Extrait présenté ::
Interforce invoque surtout, de façon peu convaincante, Gulf Trading & Transp. Co. c. Vessel Hoegh Shield, 658 F.2d 363 (5th Cir. 1981). Elle décrit Gulf Trading comme jugeant que parce qu’un privilège maritime naît en application de la loi, non pas de l’application d’un contrat, les clauses concernant la désignation du droit applicable à la protection et aux indemnités ne lient pas ceux qui ne sont pas parties au contrat. Gulf Trading, toutefois, ne contrôle pas l’issue en l’espèce. Dans cette cause, la cour a appliqué une analyse du conflit des lois à la question d’un privilège maritime. Id. p. 367 et 368. Ce faisant, elle a refusé d’utiliser l’analyse des conflits appropriée aux contrats, voir Restatement (Second) Conflicts of Law § 188, soulignant que le privilège maritime n’est pas de nature contractuelle. Id. p. 366 et 368. Toutefois, plus important encore, elle a souligné que le contrat en litige dans cette cause ne comprenait pas de clause concernant la désignation du droit applicable régissant l’existence d’un privilège maritime. Id. p. 368. Compte tenu de cette distinction d’avec la présente cause, nous refusons d’interpréter Gulf Trading comme invalidant la décision des parties dans les règlements de la protection et des indemnités d’appliquer le droit local à la question de l’existence d’un privilège maritime. Voir également Arochem Corp. c. Wilomi, Inc., 962 F.2d 496, 498-99 (5th Cir. 1992) (appliquant l’analyse des conflits en l’absence d’indication que le contrat désignait le droit applicable quant à l’existence d’un privilège maritime).

Bloc de données ::
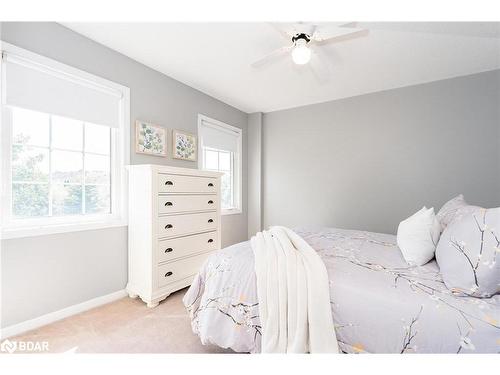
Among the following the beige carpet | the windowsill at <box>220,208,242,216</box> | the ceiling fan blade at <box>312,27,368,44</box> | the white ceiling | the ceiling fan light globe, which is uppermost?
the white ceiling

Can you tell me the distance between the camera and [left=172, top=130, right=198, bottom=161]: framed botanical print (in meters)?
2.89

Exercices à faire ::
**1)** Répondez à ces questions d'après l'extrait sur le privilège maritime :
(a) Sur quelle décision Interforce s'appuie-t-elle surtout ?
(b) Quelle section du Restatement (Second) Conflicts of Law est citée ?
(c) Dans quelle situation la décision Arochem Corp. c. Wilomi, Inc. applique-t-elle l'analyse des conflits ?
**2)** Donnez la suite de l'extrait sur le privilège maritime, à partir de sa dernière phrase.

Réponses attendues ::
**1)**
(a) Gulf Trading & Transp. Co. c. Vessel Hoegh Shield, 658 F.2d 363 (5th Cir. 1981).
(b) La section § 188.
(c) En l'absence d'indication que le contrat désignait le droit applicable quant à l'existence d'un privilège maritime.

**2)**
 

 

 

[69]           Il est évident que la Cour d’appel des États-Unis dans Queen of Leman, précité, n’aurait pas pu distinguer aussi facilement la décision rendue dans Rainbow, précité.

[70]           En appliquant tout simplement le choix du droit applicable fait par les deux parties au contrat, on se trouve en fait à permettre à ces parties de faire indirectement ce qu’elles ne peuvent pas faire directement, c’est‑à‑dire créer un privilège maritime qui sera opposable aux tiers et qui pourra même les supplanter dans leur rang.

[71]           Les cours de justice respectent et appliquent les dispositions concernant la désignation du droit applicable parce que les parties ne doivent pas avoir le droit de renier le marché qu’elles ont conclu. Il est difficile de comprendre comment cette justification s’applique lorsque l’on a affaire à un droit formel accordé contre une personne fictive, c’est‑à‑dire un navire qui n’est pas partie au contrat, et qui touchera les tiers qui n’ont rien à voir avec ce contrat.

[72]           À la lumière de ce qui précède, la Cour aurait adopté l’approche adoptée par le protonotaire Morneau. Mais, la Cour est liée par Richardson, précité, et par l’opinion générale adoptée par la Cour d’appel fédérale que la règle de conflit applicable pour déterminer le droit applicable à un privilège maritime est la règle de conflit applicable pour déterminer le droit applicable au contrat.

[73]           Bien que les réclamantes aient plaidé leur cause en faisant valoir qu’elles ont conclu un contrat directement avec le propriétaire du navire par l’intermédiaire de son agent de gestion, la preuve qu’elles ont déposée à l’appui de cet argument n’est pas claire. En fait, aucun des souscripteurs d’affidavit n’affirme vraiment qu’il a conclu un contrat avec le propriétaire du navire. Il ressort de certains des documents joints aux affidavits que les approvisionnements ont été commandés par Arrow Ltd. et que dans certains cas des reçus ont été signés par le maître du navire.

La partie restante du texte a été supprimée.